Constantly baffled by how awful it all is.  There is a tremendous lack of color.  It feels good in a way. As it becomes more difficult to fake anything.  Been listening to the first few Human League albums lately.  And Trickfinger too!  That makes perfect sense though, doesn’t it?  I definitely need to round up a few more of those Kraftwerk albums.  Brian Bolland’s art in that particular one is mind shatteringly perfect…I don’t know how any adaptation could ever….

I’m laying here right now and my arm has recently been pulled out of its socket.  It was a sudden flash of pain, then nothing and brief dizziness before returning back to pain again.  Oddly, there was pain in my head as well.  You were such a clear image.  Scolding but then welcoming there above me.  Wearing a dress.  It was you, silly.  It is you.  It is you responsible.  The one you pulled my arm out of its socket.  You asked polite but I couldn’t and then you asked mean and laughed but I still couldn’t.  so then you laughed some more and punished me.  it’s okay though, I was asking for it.  Oh, but this really does hurt though.  Thank you for wiping that tear from my eye.  And now you offer a comforting smile and your touch is gentle and your voice comforting.  You tell me that you are here now and everything is going to be okay.  And then you fix me. 

Will I watch the Search for Spock tonight?  I guess that’s anybody’s guess but I would probably say no.  maybe I’ll go consume raw sewage instead.  That’s not an indictment of that film however as I actually quite like that one.  I truly do love Trek though and that recent flick lit a literal fire under my hirsute buttocks and metaphorically reignited my fandom.  I desperately need some counseling.  Fetch me my crystal ball and we will dance beneath floating ice pyramids!  We are the ambassador to everything. 

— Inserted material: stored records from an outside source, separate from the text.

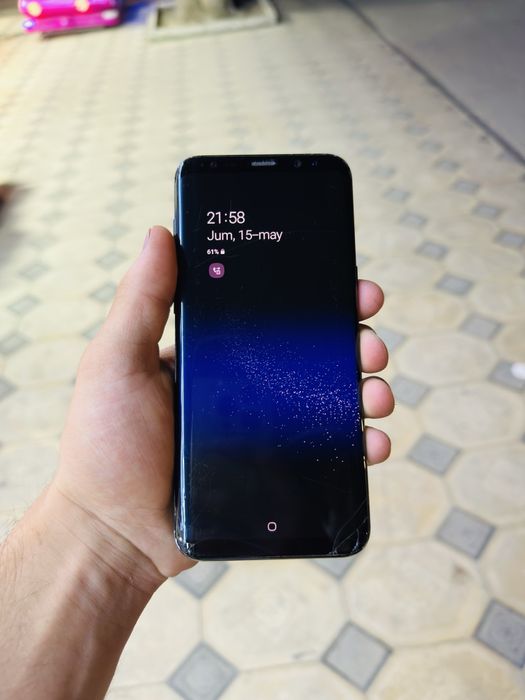 Samsung Galaxy S8+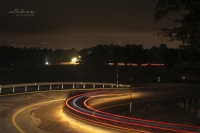 Yol & Gece - Fotoraf: Atakan imirli fotoraflar fotoraf galerisi. 
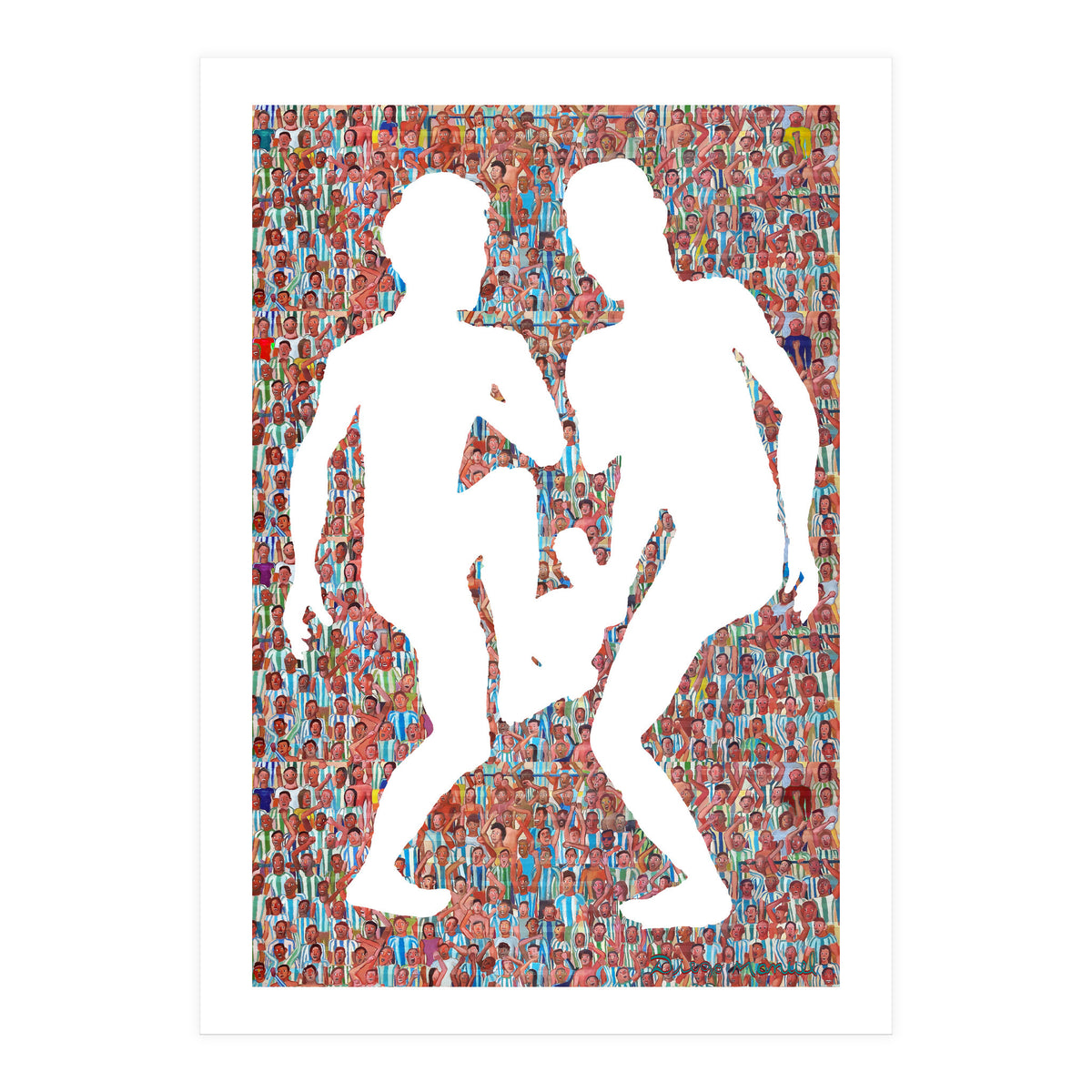 New Graffiti 85 (Print Only)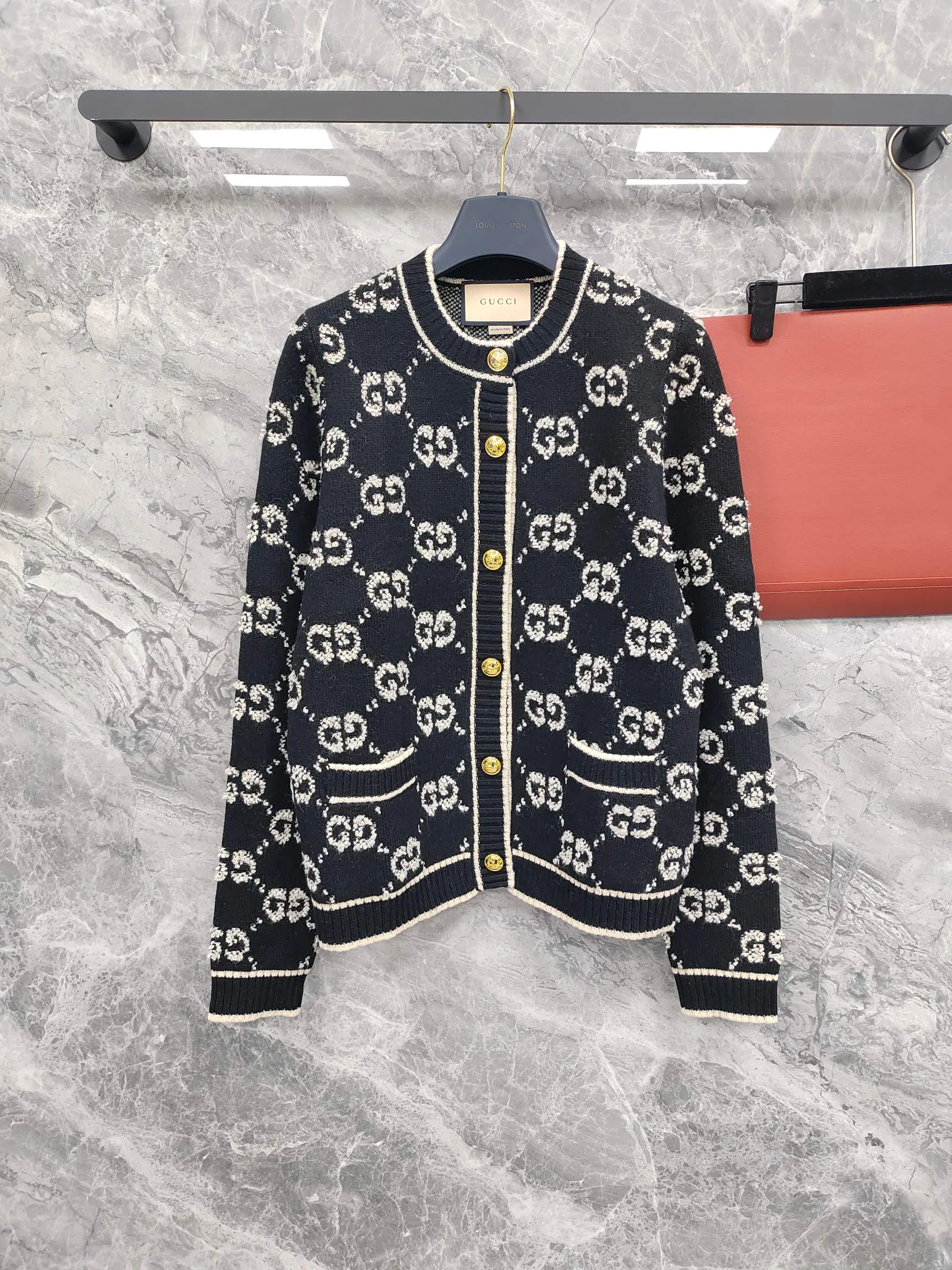 Джемперы И Свитеры Женские Gucci 18743566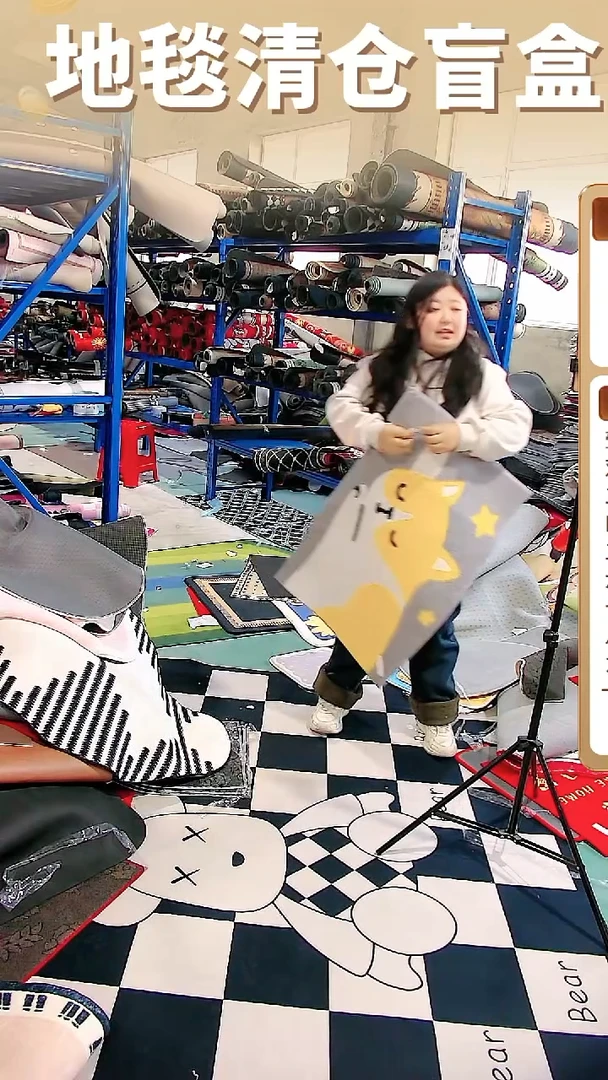 地毯地垫浴室垫孤品清仓：14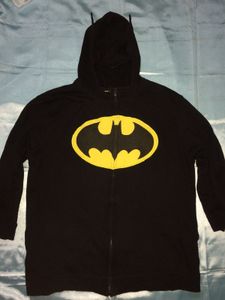 BATMAN MASK HOODIE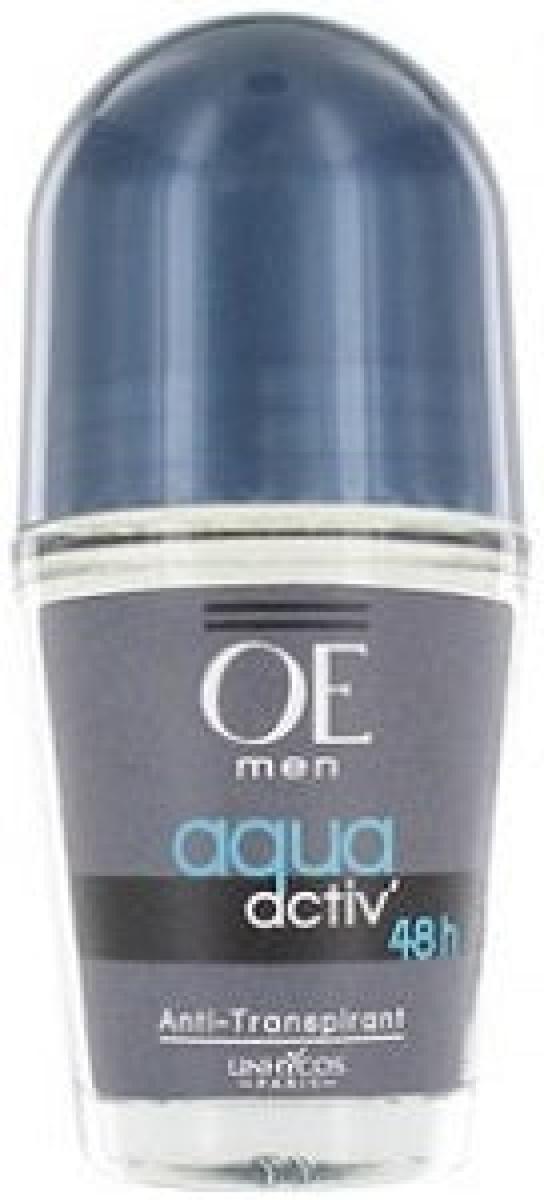 Anti-Transpirant Roll On Men Aqua Activ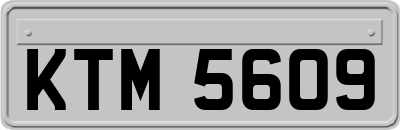 KTM5609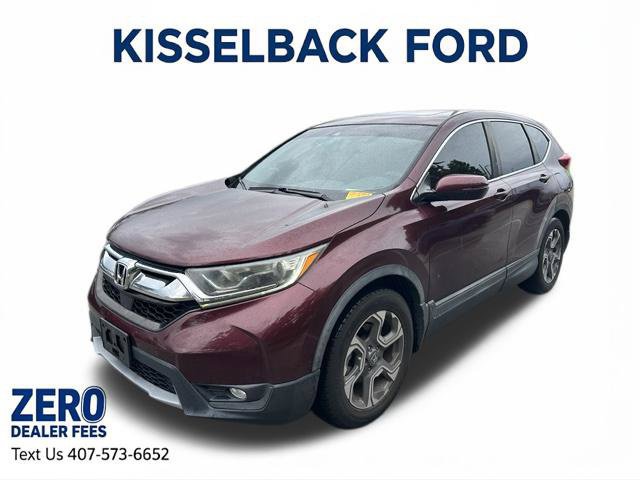 Used 2019 Honda CR-V EX image 10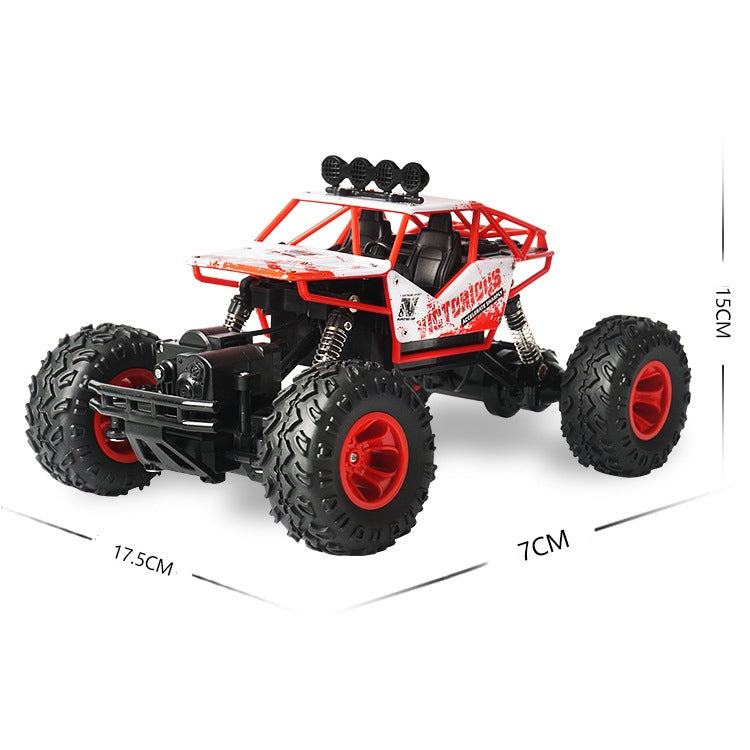 6255 2.4GHz 1:16 Wireless Remote Control Drift Off-road Four-wheel Drive Children Toy Car Reluova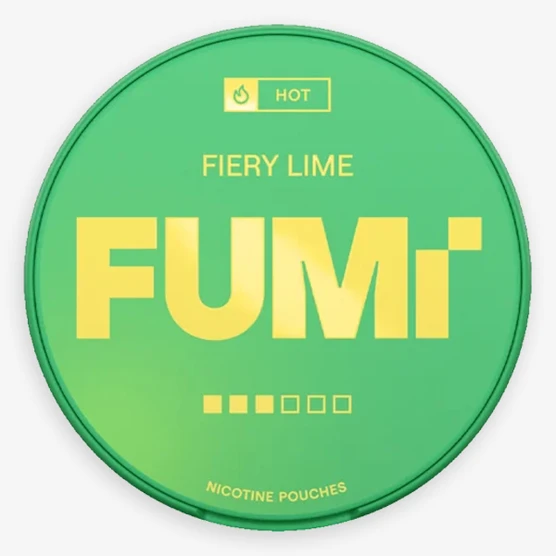 FUMi Fiery Lime 8mg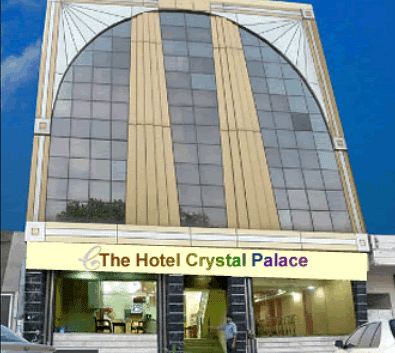 Hotel Crystal Palace in Vasundhara, Ghaziabad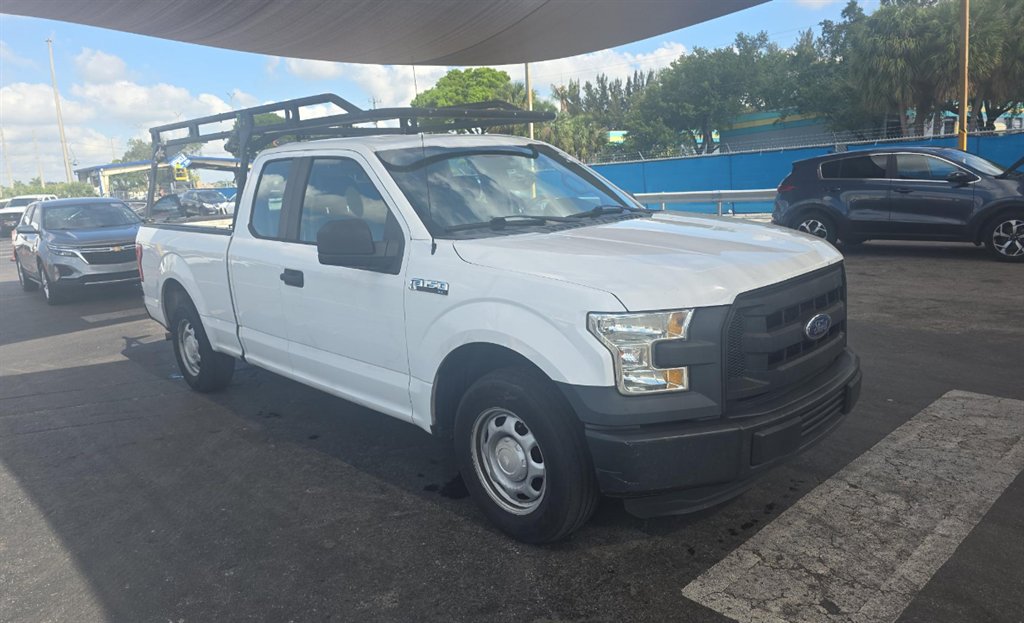 2016 Ford F150 XL photo
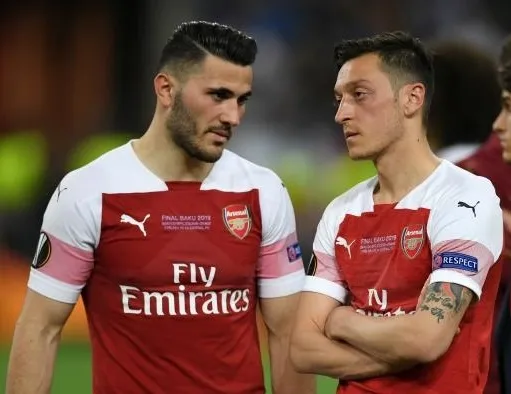 Mesut Özil de devreye girdi: Fenerbahçe'de gözler Sead Kolasinac'a çevrildi-7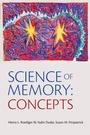 Cover: Science of Memory - OUP eBook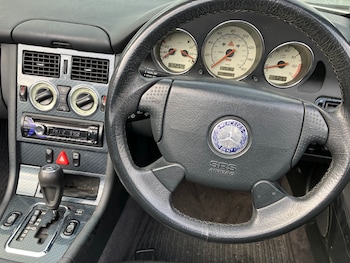 Used Mercedes-Benz SLK 1998 for sale - 77533591: Photo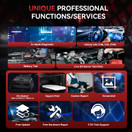 iCarsoft HD V3.0 for Heavy Duty Trucks & Cars _Two in One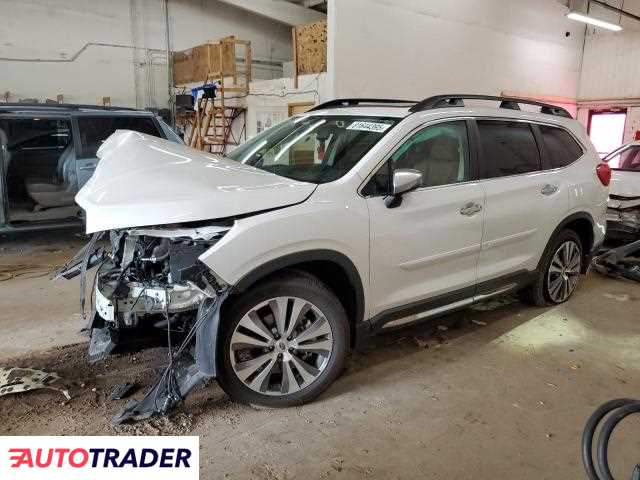 Subaru Pozostałe 2019 2 Subaru Pozostałe 2019 2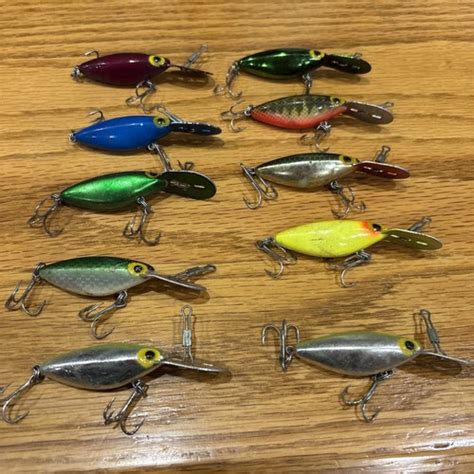 Pre Rapala Storm Hot N Tots EBay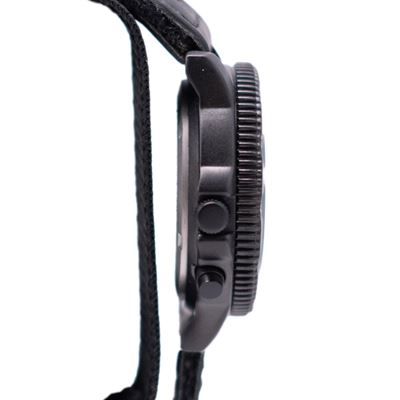 Orologio EMT con cinturino in nylon NERO/BLU Smith & Wesson® SWW-455-EMT 2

If you mean it.  I suppose I see my hand reaching into that small brain and twisting it and molding in such corrupt ways.  Still, I can not truly pinpoint this as the central cause.  My ideology and reasoning is far more selfish.  He sometimes imagines himself in the center of a large Italian plaza at sunset.  Beautiful couples all around, museums of old and wonderful paintings nearby, and wine of course.  And he is all alone and that is all and that is everything.  Sometimes he is inside a church and a choir is singing and there is a skull on the ground and the skull covers several feet.  He sits in a pew near the front with his eyes closed.  Outside, he is somewhere awful but inside is inescapable.  I sit with him and know myself one time.  Only time.  Once more he is at a costume ball.  This is black and red with some grey in between.  Tears.  I don’t know anymore.  Which one of us said that?  Do you remember, being asked if this is how you thought it would all turn out, if there was nothing more?  This can be even deadlier. 

You are our mother.  You are my mother.  Where do these thoughts come from?  I want to give in entirely yet I am always held back by fear and uncertainty.  Is this something deceptive, corrupt?  You are mother to all of us but I do not fully understand this.  This is kindness and mercy and warmth.  On my knees.  If I could only know for sure what is right here.  Would this ever be allowed?  Your hand on my shoulder.  How long has he searched for you?  You were walking through the fields and there was a child in your arms.  You were everywhere at once, glowing through every passage in the afternoon.  Do you find joy in all things? 

Damn it.  I need to purchase the recently released Criterion blu ray of Terrence Malick’s The New World.  What a gorgeous movie.  Once I have money I will purchase it.  Then I will watch it.  And then?  Who knows!  Maybe I’ll put on a funny hat.  Velia.


What happened to the days of milkshakes and fries?  All those diners we will never visit.